Já em 10 de novembro, a PF constatou que Mário Fernandes encaminha áudios a Marcelo Câmara, a quem chama de Caveira, em que trata da trama golpista. “Qualquer solução, Caveira, tu sabe que ela não vai acontecer sem quebrar ovos, né, sem quebrar cristais”
Ouça:
Prazo até 31 de dezembro
Outro áudio, dessa vez encaminhado ao tenente-coronel Mauro Cid em 8 de dezembro, Mário Fernandes cita uma conversa com o então presidente Jair Bolsonaro. Na ocasião, ele teria citado a possibilidade de um golpe até 31 de dezembro.
Ouça:
Evitar o desestímulo de Bolsonaro
Entre 15 e 16 de dezembro de 2022, o general Mário Fernandes encaminhou áudios para o também general, Luiz Eduardo Ramos, então ministro da Secretaria-Geral da Presidência da República, pedindo que ele não deixasse o presidente Jair Bolsonaro desistir dos planos antidemocráticos.
“Kid preto, algumas fontes sinalizaram que o comandante da Força sinalizaria hoje, foi ao Alvorada para sinalizar ao presidente que ele podia dar a ordem. Se o senhor está com o presidente agora e ouvir a tempo, blinda ele quanto a qualquer desestímulo, qualquer assessoramento diferente. Isso é importante, kid preto. Força!”, orientou Fernandes.
Ouça:
“Presidente tem que assinar esta merda”
Conforme o relatório da PF, no final de dezembro de 2022, o general Mário Fernandes enviou um áudio ao coronel reformado Reginaldo Vieira de Abreu demonstrando certa frustração, diante da falta de resolução sobre o plano de golpe de estado, especialmente com a conduta das Forças Armadas.
“Tô começando a pensar que, porra, as Forças Armadas estão do jeito que o general Teófilo colocou mesmo no texto dele hoje.

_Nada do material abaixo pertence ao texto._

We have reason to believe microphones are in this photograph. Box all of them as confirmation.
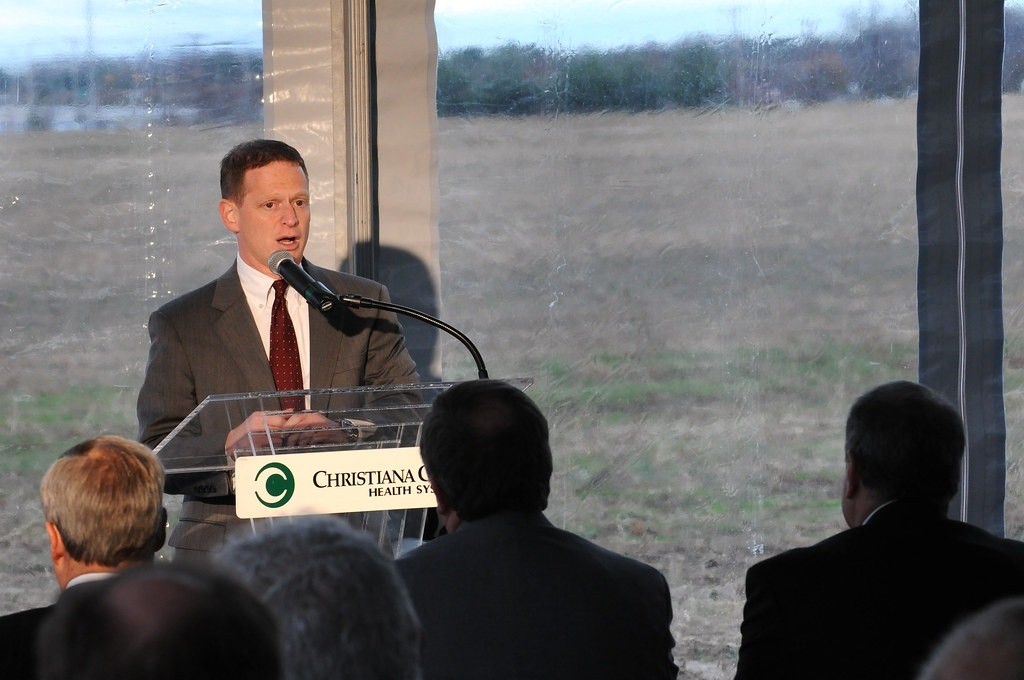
[268,250,332,312]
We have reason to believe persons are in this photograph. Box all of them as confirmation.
[915,598,1024,680]
[734,381,1024,680]
[31,561,286,680]
[0,435,170,680]
[386,379,682,680]
[134,140,427,564]
[209,512,422,680]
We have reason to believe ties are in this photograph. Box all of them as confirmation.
[269,278,307,419]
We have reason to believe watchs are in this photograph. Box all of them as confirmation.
[336,418,357,443]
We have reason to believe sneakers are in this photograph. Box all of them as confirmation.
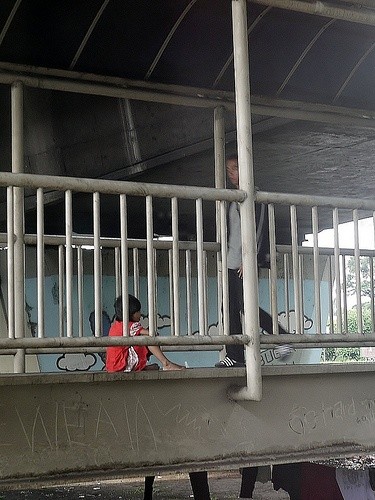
[215,356,245,367]
[279,344,296,362]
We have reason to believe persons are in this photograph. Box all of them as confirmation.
[104,293,186,373]
[212,154,296,367]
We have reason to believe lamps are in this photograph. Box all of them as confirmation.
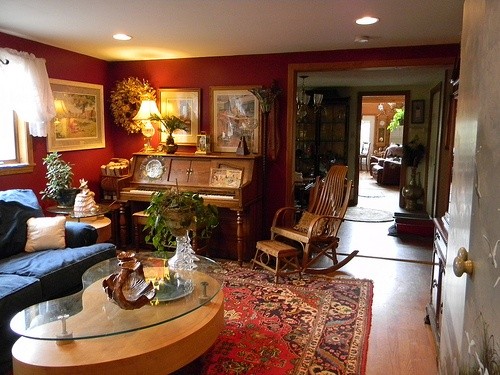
[247,87,280,265]
[295,75,323,123]
[132,99,162,153]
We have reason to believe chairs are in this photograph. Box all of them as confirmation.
[360,143,370,172]
[271,164,360,284]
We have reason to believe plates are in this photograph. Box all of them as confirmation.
[146,159,163,178]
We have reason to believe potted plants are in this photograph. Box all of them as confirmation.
[401,134,426,210]
[38,151,78,208]
[143,178,219,270]
[147,113,189,154]
[386,108,404,131]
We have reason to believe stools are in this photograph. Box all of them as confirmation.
[97,203,129,243]
[251,241,303,283]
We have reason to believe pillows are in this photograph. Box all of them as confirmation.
[24,216,67,252]
[295,210,328,236]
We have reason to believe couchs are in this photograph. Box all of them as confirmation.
[0,188,117,364]
[371,145,402,185]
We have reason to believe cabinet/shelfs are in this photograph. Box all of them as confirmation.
[423,77,462,356]
[295,96,352,204]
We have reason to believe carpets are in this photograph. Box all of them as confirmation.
[200,258,373,375]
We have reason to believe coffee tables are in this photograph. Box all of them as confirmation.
[10,252,224,375]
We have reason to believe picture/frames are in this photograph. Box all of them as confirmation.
[211,85,263,153]
[411,99,425,124]
[158,87,201,146]
[46,77,105,151]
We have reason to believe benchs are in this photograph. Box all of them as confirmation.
[132,211,211,257]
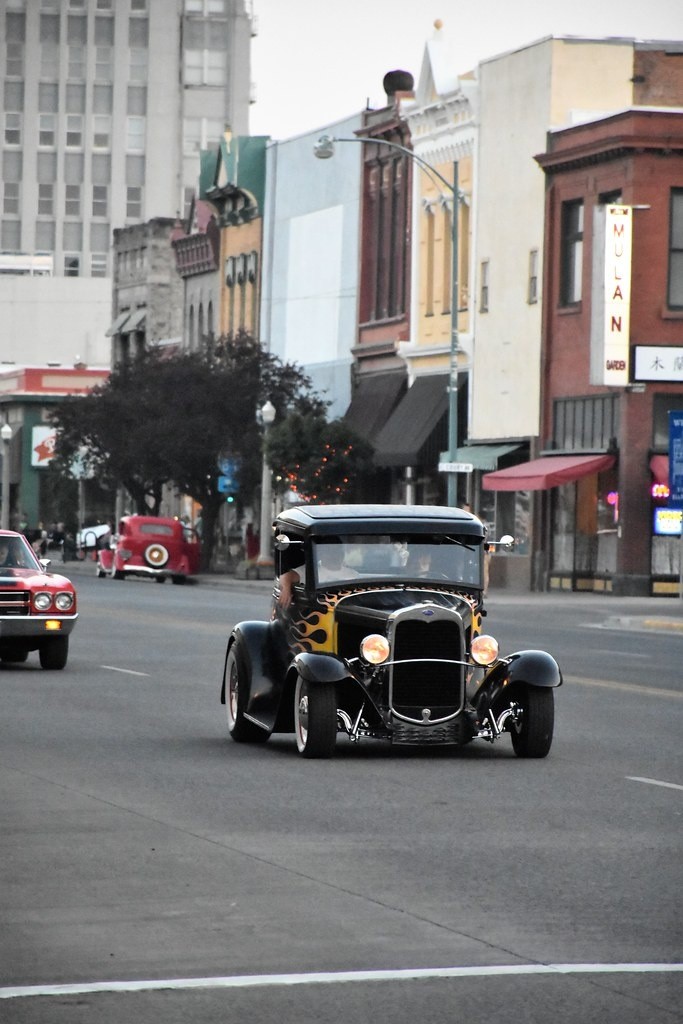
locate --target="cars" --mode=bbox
[97,516,201,585]
[219,504,563,760]
[0,529,78,672]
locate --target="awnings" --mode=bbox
[342,371,616,490]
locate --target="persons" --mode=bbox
[279,534,447,612]
[464,503,492,598]
[0,508,207,570]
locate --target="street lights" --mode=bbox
[313,133,459,507]
[0,422,13,530]
[257,400,277,580]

Estão esperando a decisão política. Se não houver essa decisão política, não vão fazer nada”, inicia o áudio.
Em seguida, Mário Fernandes disse que o então presidente Jair Bolsonaro (PL) tinha que assinar logo a minuta de golpe:
“Tem os dissidentes, tem os filhas da puta lá? Tem, já está comprovado, mas, pô, sabemos que é um colegiado, cara. Cinco caras não iam interferir tanto assim. Estão fazendo um excelente trabalho, mas não iam interferir tanto assim. Cara, porra, o presidente tem que decidir e assinar esta merda, porra”.